Reflections of Time: Baltic Poetic Documentary
“Baltic poetic documentary cinema created an independent world, free from soviet ideology, lie and propaganda. It was a declaration of inner freedom. The black-and-white world of poetic documentary films was full of colours. Sadness was full of joy. And joy was touched by deep existential sadness. These films reminded us about the very core of cinema – to film and to enjoy the beauty of the leaves moving in the wind.” Audrius Stonys
The Baltic Poetic Documentary program at Karlovy Vary offers a rare occasion to see key documentaries from each Baltic republic (Estonia, Latvia, Lithuania) in the context of films made in the other two countries. It brings together several generations of filmmakers who have challenged the existing documentary tradition of their time and have created films of lasting influence.
The 1960s saw the start of a narrative and esthetic shift in Baltic documentary film. In the atmosphere of Khrushchev’s Thaw in the Soviet Union, a new generation of filmmakers made their way into film studios in Tallinn, Riga, and Vilnius. The first postwar national documentary professionals were among them – graduates of the All-Union State Institute of Cinematography and the Leningrad State Institute of Theater, Music, and Cinematography, as well as those coming from other backgrounds. Their films presented a contrasting view to the prevailing trend in documentaries, and this renaissance of Baltic documentary filmmaking corresponded to an overall change in documentary cinema around the world. They shared a certain sensibility towards the narrative and the choice of topics, relying much more on the image itself, exploring the possibilities of the widescreen format, of editing, unusual combinations of sound and image, the manipulation of time and space, even of staging. They took inspiration from documentary legends like Dziga Vertov but also from contemporary currents. The concept of the author and the presence of a movement would soon be felt, and it left a lasting imprint on further filmmaking approaches in the respective countries.

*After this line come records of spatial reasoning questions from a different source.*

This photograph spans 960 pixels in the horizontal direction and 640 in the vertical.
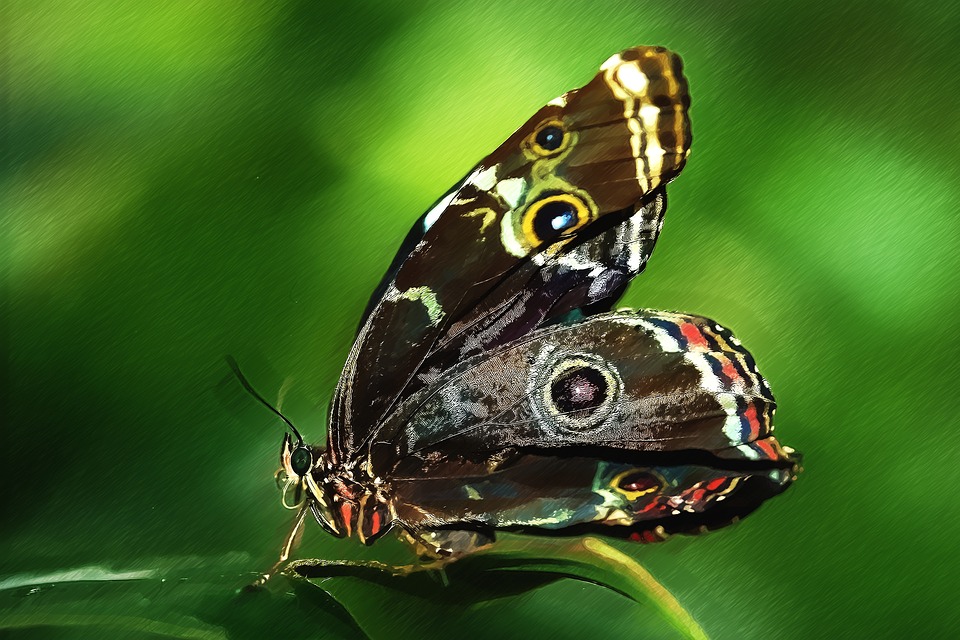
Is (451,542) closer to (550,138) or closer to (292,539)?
(292,539)

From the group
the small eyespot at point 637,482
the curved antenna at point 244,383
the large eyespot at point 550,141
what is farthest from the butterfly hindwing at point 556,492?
the large eyespot at point 550,141

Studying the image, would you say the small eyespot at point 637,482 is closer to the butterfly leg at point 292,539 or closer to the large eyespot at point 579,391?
the large eyespot at point 579,391

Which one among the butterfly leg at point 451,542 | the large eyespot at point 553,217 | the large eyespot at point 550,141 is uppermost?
the large eyespot at point 550,141

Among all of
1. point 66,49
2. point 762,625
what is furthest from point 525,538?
point 66,49

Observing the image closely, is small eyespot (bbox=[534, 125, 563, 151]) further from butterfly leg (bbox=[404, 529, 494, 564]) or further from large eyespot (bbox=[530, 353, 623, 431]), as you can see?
butterfly leg (bbox=[404, 529, 494, 564])

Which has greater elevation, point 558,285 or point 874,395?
point 558,285

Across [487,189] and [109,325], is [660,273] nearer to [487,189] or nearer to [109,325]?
[487,189]

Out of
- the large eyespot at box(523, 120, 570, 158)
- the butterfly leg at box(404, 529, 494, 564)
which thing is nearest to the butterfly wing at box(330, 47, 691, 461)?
the large eyespot at box(523, 120, 570, 158)
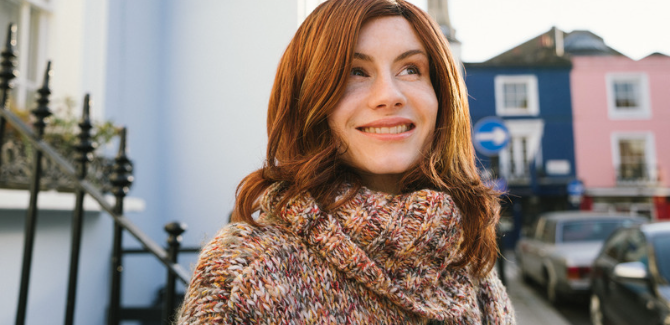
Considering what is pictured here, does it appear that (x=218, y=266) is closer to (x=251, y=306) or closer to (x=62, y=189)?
(x=251, y=306)

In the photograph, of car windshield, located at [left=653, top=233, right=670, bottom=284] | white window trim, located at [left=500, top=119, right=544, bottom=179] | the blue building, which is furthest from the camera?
white window trim, located at [left=500, top=119, right=544, bottom=179]

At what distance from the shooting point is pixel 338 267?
107 centimetres

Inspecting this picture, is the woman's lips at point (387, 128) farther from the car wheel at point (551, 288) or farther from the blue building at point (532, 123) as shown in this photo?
the blue building at point (532, 123)

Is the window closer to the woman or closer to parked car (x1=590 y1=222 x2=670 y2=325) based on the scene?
the woman

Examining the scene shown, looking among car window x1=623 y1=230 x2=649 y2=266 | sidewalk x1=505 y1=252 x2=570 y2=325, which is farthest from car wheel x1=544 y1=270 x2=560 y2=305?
car window x1=623 y1=230 x2=649 y2=266

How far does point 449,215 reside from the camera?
3.93 ft

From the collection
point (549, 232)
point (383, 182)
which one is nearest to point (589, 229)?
point (549, 232)

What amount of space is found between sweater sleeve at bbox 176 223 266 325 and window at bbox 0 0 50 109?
108 inches

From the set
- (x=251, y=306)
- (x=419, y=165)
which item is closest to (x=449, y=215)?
(x=419, y=165)

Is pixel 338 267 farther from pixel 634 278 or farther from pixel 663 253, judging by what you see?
pixel 663 253

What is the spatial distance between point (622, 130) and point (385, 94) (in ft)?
66.9

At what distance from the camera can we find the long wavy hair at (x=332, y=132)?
1222 millimetres

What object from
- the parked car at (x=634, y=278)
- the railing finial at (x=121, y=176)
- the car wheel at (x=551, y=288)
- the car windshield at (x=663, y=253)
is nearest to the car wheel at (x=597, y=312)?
the parked car at (x=634, y=278)

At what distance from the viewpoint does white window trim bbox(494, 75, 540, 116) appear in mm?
18528
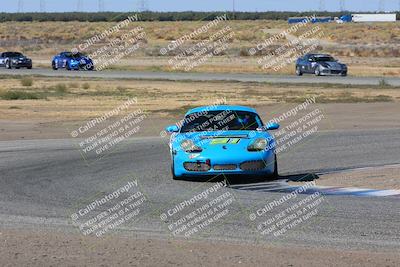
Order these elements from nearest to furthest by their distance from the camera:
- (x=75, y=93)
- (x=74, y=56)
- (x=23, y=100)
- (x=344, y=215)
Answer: (x=344, y=215) → (x=23, y=100) → (x=75, y=93) → (x=74, y=56)

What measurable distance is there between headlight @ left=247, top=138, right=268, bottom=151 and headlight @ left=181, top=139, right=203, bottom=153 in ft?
2.74

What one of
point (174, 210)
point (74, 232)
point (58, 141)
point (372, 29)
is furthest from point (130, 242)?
point (372, 29)

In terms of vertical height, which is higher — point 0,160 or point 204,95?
point 0,160

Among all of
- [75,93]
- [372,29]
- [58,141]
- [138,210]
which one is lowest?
[372,29]

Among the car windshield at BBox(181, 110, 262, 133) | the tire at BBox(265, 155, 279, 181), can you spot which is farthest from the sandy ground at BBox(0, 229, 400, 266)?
the car windshield at BBox(181, 110, 262, 133)

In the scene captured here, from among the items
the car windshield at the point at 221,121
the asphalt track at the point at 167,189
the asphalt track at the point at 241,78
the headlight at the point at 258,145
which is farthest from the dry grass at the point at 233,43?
the headlight at the point at 258,145

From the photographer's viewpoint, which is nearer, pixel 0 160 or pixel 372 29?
pixel 0 160

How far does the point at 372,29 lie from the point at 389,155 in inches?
4141

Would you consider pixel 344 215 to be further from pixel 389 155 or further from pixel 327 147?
pixel 327 147

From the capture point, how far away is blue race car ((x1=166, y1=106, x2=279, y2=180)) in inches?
Result: 628

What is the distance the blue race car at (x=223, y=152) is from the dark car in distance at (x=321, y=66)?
131 feet

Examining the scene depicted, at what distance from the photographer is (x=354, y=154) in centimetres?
2097

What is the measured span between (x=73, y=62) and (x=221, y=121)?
50.6 meters

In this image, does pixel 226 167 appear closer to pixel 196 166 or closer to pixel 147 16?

The earliest work included in the program is not a true documentary, but the Latvian short White Bell (1961, dir. Ivars Kraulītis) gradually made its way into the canon of Latvian documentary cinema. The style of the film corresponds to other works that began appearing at the same time. Soon they were grouped under the appellation “Riga style” (although the Riga School of Poetic Documentary Cinema is used more often today). The style reflected the discreet observation of daily life, a lack of voiceover commentary, or the commentary was written with a more personal or humorous tone, the metaphoric use of imagery, and more time allocated to the filmmaking process. This last factor, time, allowed filmmakers to familiarize themselves to a greater extent with the people portrayed and with the specific locations these films shared. Riga style found its expression in many forms: in the study of everyday fishing village life in The Coast (1963, dir. Aivars Freimanis, one of the key names at the time); in large-scale film covering the lives of people and important events in the Soviet Union, such as 235 000 000 (1967, dir. Uldis Brauns, an early pioneer of the new film style); in an intimate portrait of a small boy watching puppet theater in a film comprising one ten-minute take, Ten Minutes Older (1978, dir. Herz Frank), and in more recent works with the same attention to mundane details, for example, the trilogy The Linen, The Ferry, and The Mail (1991-95, dir. Laila Pakalniņa).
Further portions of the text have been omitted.